Well, it took ages, but the EBN and the different VMs it hosts are back. Add "sysadmin" to the list of occupations I probably shouldn't attempt without (1) more training (2) a stricter schedule. The NLUUG spring conference on systems administration was quite educational -- and fun, too, chatting with various companies and learning about NanoBSD and ZFS -- but it didn't give me any magical beans to fix what ailed the EBN.

So what was the problem? Well, the whole thing started (yay, placing the blame!) with Bertjan, who wanted a newer Qt version on the EBN for his software quality checking tools. The EBN ran 6.2-R, and the necessary Qt versions and stuff are not supported on that OS anymore. While the EOL for FreeBSD 6 is still six months away, the ports maintainers don't necessarily want to support that. So we needed to update the OS to something newer.

There's tools to do that now, but I've never used them, and anyway I don't think they support FreeBSD 6. So that means lots of "make buildworld buildkernel installkernel installworld" kinds of steps. First off I found that doing the compilations took a lot longer than I expected (or hoped). So where I planned to go 6-6.4-7.3-8.0 in one day, the fact was that just compiling was going to take longer than that. I couldn't pre compile everything either with the machine still up, because FreeBSD 8 doesn't compile in a FreeBSD 6 environment. Hence the multiple steps. Note to self: update more frequently to avoid this kind of large upgrade.

Second problem was that the jails (virtual machines) on the server were poorly set up. They all had their own copies of the world. I hadn't realized that a 6.2 jail wouldn't work in a 7.3 host (for instance, ps fails and lots of other system tools don't like it). If I had spent more time thinking, I would have realized that I could installworld to each jail again and things would be ok. Note to self: set up jails with an easily upgradeable world, as described in lots of best-practices documents on jails.

So I upgraded the host onwards to FreeBSD 8.0. Another long long compile, with no GNU screen to make it easier to deal with. Thank goodness for the ILOM and the system console redirection it provides.

Of course, then I went on to make delete-old-libs, which meant that the ports on the system -- all of which were compiled against the 6.2 libraries -- didn't work anymore. Note to self: see that little note "in case no 3rd party program uses them anymore"? Keep it in mind next time.

So, after about two days, I had a base system updated to 8.0, no working jails at all, and all ports -- both in the host and in the jails -- broken. At this point, I started doing two things in parallel. Note to self: don't. I started rebuilding the ports in the host system, and reconfiguring the jails to have a single base installation with just /home, /etc, /var and /usr/local local to each jail, using nullfs mounts; I also decided to drop the starting of jails in /etc/rc.local and to use the jail-launching support that is now built in (but which wasn't, as far as I know, available in 6.0 which is when I first configured the machine).

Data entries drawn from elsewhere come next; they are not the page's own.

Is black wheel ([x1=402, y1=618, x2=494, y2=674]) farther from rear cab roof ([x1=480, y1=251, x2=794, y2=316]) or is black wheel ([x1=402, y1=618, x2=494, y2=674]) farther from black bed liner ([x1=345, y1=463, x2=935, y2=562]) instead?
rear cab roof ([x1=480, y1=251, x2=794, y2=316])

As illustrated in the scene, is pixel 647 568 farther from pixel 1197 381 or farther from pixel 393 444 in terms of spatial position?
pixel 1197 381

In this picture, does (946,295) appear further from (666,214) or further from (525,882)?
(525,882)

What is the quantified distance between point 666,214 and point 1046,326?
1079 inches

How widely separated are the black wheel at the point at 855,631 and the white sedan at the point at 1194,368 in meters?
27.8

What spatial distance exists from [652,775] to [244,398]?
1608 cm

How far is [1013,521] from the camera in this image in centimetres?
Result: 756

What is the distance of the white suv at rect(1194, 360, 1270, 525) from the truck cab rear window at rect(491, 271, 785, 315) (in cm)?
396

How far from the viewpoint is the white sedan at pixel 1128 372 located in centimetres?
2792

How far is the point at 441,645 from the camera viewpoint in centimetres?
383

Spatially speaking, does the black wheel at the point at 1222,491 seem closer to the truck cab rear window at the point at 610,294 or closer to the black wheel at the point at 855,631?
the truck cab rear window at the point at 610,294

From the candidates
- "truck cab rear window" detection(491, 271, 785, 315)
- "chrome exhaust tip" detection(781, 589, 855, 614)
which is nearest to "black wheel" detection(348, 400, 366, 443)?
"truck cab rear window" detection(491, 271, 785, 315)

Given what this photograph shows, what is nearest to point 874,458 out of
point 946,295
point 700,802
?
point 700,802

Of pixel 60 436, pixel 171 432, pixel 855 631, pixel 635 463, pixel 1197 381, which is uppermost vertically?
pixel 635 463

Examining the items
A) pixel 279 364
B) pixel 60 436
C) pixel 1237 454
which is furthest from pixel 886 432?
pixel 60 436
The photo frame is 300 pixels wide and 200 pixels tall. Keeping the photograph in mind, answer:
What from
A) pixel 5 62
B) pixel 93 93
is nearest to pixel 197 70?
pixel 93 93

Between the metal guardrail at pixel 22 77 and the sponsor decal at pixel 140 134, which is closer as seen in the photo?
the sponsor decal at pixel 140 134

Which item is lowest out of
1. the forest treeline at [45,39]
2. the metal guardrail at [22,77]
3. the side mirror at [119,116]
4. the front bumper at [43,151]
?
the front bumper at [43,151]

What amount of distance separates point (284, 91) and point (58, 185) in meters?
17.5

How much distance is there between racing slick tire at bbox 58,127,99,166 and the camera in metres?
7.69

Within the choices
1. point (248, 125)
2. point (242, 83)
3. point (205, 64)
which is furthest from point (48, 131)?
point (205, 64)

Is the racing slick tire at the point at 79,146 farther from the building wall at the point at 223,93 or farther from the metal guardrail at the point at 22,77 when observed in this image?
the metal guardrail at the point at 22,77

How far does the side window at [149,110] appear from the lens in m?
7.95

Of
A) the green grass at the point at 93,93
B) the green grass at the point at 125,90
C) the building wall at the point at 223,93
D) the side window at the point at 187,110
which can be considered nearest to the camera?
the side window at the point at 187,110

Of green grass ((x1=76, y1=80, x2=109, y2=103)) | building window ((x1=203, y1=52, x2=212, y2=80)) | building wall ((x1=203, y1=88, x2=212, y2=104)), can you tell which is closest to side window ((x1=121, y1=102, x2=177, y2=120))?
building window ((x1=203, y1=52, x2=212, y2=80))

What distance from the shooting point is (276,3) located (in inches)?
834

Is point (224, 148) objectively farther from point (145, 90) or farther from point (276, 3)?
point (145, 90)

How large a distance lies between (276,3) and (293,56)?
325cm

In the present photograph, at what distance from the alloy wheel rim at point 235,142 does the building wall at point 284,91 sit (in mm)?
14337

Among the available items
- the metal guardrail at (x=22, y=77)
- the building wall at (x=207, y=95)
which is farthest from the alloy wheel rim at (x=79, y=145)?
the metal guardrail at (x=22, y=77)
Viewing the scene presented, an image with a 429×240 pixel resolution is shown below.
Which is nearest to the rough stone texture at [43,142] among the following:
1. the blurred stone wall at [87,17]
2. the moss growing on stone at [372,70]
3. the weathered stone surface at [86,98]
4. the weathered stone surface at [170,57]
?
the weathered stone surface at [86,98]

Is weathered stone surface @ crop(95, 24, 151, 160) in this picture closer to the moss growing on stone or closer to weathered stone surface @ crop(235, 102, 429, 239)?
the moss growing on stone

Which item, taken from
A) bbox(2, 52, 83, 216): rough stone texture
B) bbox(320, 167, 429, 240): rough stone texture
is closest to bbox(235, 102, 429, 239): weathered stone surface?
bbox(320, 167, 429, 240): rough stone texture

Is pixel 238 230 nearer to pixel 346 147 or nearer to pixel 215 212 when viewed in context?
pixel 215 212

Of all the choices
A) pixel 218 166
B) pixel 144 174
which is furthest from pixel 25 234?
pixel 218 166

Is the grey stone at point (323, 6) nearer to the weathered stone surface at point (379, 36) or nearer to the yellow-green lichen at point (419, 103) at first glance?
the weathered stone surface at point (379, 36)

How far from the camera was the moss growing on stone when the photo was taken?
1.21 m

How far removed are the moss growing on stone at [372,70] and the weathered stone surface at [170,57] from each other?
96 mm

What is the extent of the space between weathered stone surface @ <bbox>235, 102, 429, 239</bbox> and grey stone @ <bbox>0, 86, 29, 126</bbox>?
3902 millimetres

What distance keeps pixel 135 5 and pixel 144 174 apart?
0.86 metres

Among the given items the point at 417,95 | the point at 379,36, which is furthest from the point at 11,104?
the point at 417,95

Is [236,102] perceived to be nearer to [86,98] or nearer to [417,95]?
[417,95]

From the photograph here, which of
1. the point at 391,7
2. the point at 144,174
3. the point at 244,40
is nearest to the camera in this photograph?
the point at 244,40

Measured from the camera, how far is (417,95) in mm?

Note to self: that was actually a good idea, and thanks also to Sjors who reminded me of the jail_* variables.

So, rebuilding ports after a big step like that is complicated by the fact that perl, ruby, php and python all needed to be recompiled and portupgrade -apP sometimes doesn't quite get it right. In any case I needed to rebuild the ruby stack first to get a working portupgrade. The other three languages were a mess, with some modules of the languages disappearing at inopportune points along the upgrade path. Basically I did portupgrade -apP ; pkgdb -F ; portinstall an awful lot until things were working again. This morning I finally got rid of the last missing PHP 5.3 modules which brought the EBN parts back to life. Note to self: read UPDATING twice before doing this again.

Of course, all that would have been less problematic if the disk array hadn't given out twice during the whole operation. Once the ridiculously heavy load on the machine caused a panic and once the power on one of the disks fluctuated enough to cause another panic. Running fsck on a 600GB filesystem with 14M inodes is not quick (especially if there's a few directories with 1M files in each, as is the case with KDE SVN mirrors). Note to self: badger more people about a better disk array for KDE.

Combine all that with sickness and family time and that's why it took a week. I'm blogging this for the notes to self for the next time I run an upgrade (resolution: when FreeBSD 8.1 comes out) and to notify folks that things should be back to normal. (If not, drop me a note in comments). One the positive side, the server is better organized now, disk usage is down a little bit, and future upgrades should be much easier.